『ストロベリームーン 余命半年の恋』- 涙腺崩壊。當真あみの“切なさ”と、父親として共感する家族愛
正直に言います。これは、涙腺が緩みっぱなしになる「お涙頂戴映画」です。しかし、そこには一切の小細工がなく、観る者の心をまっすぐ打ち抜く、“直球勝負”の感動がありました。
そして何より、映画「おいしくて泣くとき」の當真あみさんの演技。彼女が流す涙は、ただ悲しいのではなく、どうしようもない「切なさ」を伝える力があり、この映画の質を何倍にも引き上げていました。

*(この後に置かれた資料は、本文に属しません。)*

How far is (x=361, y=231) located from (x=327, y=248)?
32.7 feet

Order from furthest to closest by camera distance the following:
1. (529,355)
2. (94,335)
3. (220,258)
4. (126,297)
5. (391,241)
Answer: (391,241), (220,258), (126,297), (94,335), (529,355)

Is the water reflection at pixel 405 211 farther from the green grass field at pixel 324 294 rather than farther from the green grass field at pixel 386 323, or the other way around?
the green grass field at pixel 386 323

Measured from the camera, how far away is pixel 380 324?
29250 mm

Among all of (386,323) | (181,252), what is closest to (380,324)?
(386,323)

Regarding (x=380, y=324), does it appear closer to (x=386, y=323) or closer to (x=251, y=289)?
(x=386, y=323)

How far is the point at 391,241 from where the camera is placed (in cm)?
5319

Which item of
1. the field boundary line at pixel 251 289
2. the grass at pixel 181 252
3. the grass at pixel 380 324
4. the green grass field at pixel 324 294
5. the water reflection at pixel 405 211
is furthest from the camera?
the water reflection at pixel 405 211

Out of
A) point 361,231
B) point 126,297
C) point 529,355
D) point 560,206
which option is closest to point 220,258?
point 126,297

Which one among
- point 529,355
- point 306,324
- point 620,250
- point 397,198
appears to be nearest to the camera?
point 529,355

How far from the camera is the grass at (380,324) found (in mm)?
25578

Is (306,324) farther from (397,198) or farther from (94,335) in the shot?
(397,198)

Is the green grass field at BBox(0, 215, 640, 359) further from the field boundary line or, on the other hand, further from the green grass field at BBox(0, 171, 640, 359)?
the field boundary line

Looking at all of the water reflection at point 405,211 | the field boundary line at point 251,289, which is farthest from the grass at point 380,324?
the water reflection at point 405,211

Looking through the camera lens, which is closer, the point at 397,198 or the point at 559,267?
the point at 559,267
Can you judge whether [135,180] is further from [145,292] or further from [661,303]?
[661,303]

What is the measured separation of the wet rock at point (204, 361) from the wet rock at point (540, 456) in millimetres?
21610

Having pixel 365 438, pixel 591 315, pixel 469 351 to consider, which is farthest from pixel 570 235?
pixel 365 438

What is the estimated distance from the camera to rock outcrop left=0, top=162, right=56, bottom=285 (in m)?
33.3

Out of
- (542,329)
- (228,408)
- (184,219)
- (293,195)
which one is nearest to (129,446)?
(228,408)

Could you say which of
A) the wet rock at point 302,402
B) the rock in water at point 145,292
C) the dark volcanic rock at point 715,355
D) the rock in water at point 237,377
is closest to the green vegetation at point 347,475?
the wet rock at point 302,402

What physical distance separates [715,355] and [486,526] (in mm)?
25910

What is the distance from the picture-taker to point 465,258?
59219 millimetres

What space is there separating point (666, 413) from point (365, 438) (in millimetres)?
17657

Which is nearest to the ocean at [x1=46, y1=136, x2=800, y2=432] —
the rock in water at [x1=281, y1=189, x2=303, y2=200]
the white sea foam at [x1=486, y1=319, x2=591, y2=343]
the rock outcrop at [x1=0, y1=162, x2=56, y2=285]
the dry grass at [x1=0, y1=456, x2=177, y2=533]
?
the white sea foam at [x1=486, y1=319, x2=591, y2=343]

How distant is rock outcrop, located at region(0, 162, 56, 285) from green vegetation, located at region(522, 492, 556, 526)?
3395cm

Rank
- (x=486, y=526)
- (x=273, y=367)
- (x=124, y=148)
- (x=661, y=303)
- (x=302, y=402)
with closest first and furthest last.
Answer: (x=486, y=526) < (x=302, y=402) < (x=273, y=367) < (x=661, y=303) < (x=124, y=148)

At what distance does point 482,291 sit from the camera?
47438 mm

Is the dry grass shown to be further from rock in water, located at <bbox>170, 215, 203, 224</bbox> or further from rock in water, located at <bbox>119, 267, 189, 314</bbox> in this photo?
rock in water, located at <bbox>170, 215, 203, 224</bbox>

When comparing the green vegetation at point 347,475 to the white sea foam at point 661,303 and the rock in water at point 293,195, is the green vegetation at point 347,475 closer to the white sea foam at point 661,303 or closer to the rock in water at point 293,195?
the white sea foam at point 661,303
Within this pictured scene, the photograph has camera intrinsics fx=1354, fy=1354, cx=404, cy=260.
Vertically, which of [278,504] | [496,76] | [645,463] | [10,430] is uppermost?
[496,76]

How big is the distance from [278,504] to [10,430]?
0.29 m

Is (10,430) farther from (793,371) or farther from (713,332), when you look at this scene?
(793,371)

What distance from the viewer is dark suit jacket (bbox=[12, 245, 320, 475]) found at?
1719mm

あらすじは、余命いくばくもない少女・萌。彼女のささやかな「わがまま」を叶えようと、家族や友人たちは奔走する。しかし、彼女自身は周りを気遣うあまり、本気でわがままになることができない…。その優しさが、観ていてあまりにも切ない物語。
當真あみという女優の「本物の切なさ」
この映画の魅力を語る上で、主演の當真あみさんは欠かせません。 彼女が泣くシーンは、ただ涙を流すのではなく、言葉にできないほどの痛みを背負った、本物の「切なさ」に満ちていました。彼女のその表情が、物語の悲しさと美しさを決定づけていたと言っても過言ではありません。
父親として、共感しかなかった家族の愛
主人公を支える仲間たちの温かい気持ちが、画面いっぱいに広がり、青春のきらめきを感じさせます。 しかし、私が最も心を揺さぶられたのは、彼女を想う両親の姿です。 彼女への涙ぐましいほどの深い愛情は、同じ父親としての私にとって、共感しかありませんでした。娘たちがこれから生きていく上で、親としてどう向き合っていくべきか。そんな大切なヒントを、この映画からもらった気がします。
「泣きたい」夜に、最高のデトックスを
これは、ただ涙を誘うだけの映画ではありません。家族愛、友情、そして恋愛…いろいろな「愛」の形が詰まった、本当に素敵な映画です。 もし今、あなたが心に少し寂しさを感じていて、「思い切り泣きたい気分」なのであれば、本作は最高の一本になるでしょう。涙で心を洗い流し、スッキリしたい人に、心からお勧めします。